[Work task]:
From the line containing "Dziewczyna, zwabiona. Thriller" to the line containing "EDUARDO SISTEMÁTICO & O FIM DA TERRA PLANA" in the records below, set down every line exactly as it stands, both ends included, and skip the pictures.

[Material provided]:
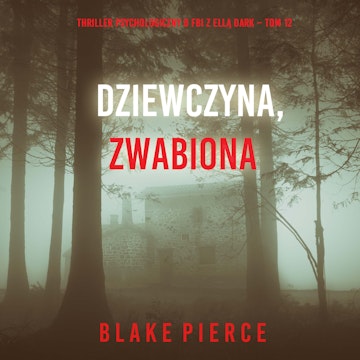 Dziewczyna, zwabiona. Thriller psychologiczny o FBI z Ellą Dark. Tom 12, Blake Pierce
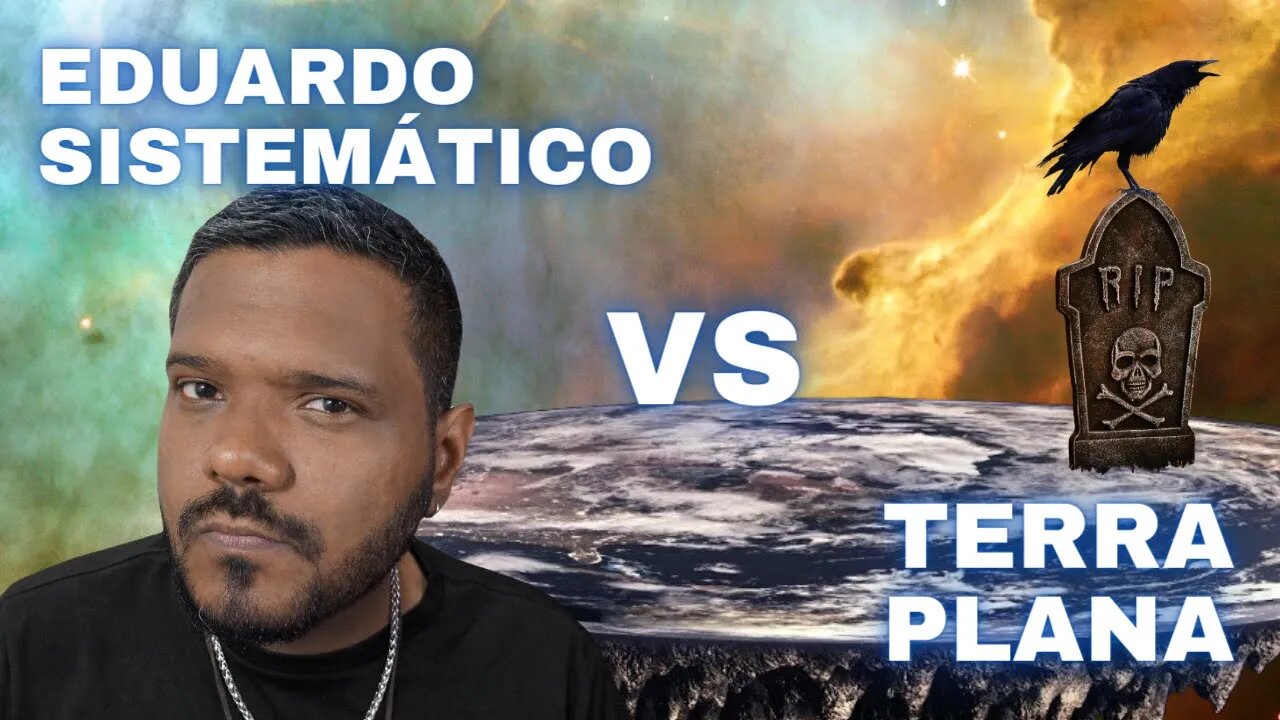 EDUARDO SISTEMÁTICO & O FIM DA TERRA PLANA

* * *

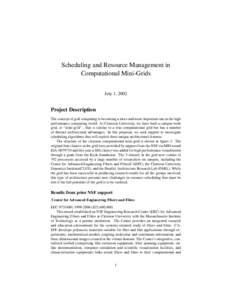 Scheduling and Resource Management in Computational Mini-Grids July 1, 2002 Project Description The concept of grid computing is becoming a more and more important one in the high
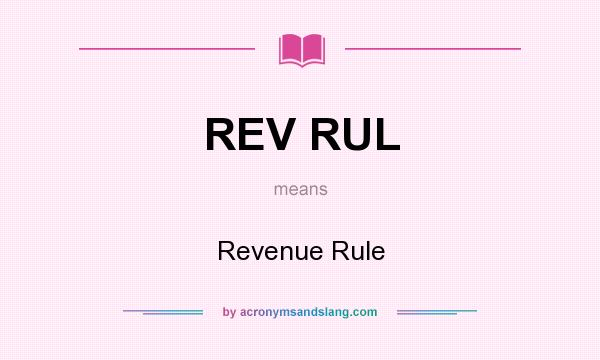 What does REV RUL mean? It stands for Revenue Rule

--

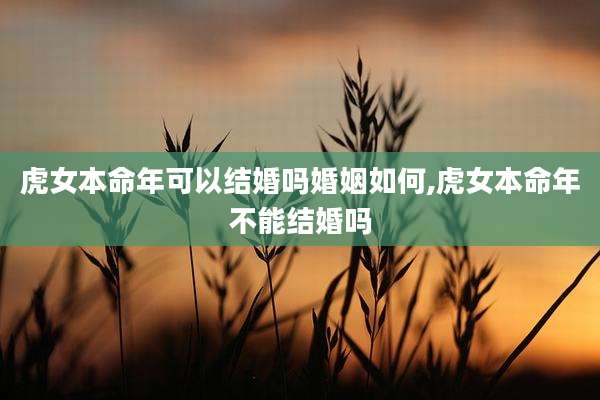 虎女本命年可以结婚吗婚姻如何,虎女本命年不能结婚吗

[Exercise output]:
 Dziewczyna, zwabiona. Thriller psychologiczny o FBI z Ellą Dark. Tom 12, Blake Pierce
 EDUARDO SISTEMÁTICO & O FIM DA TERRA PLANA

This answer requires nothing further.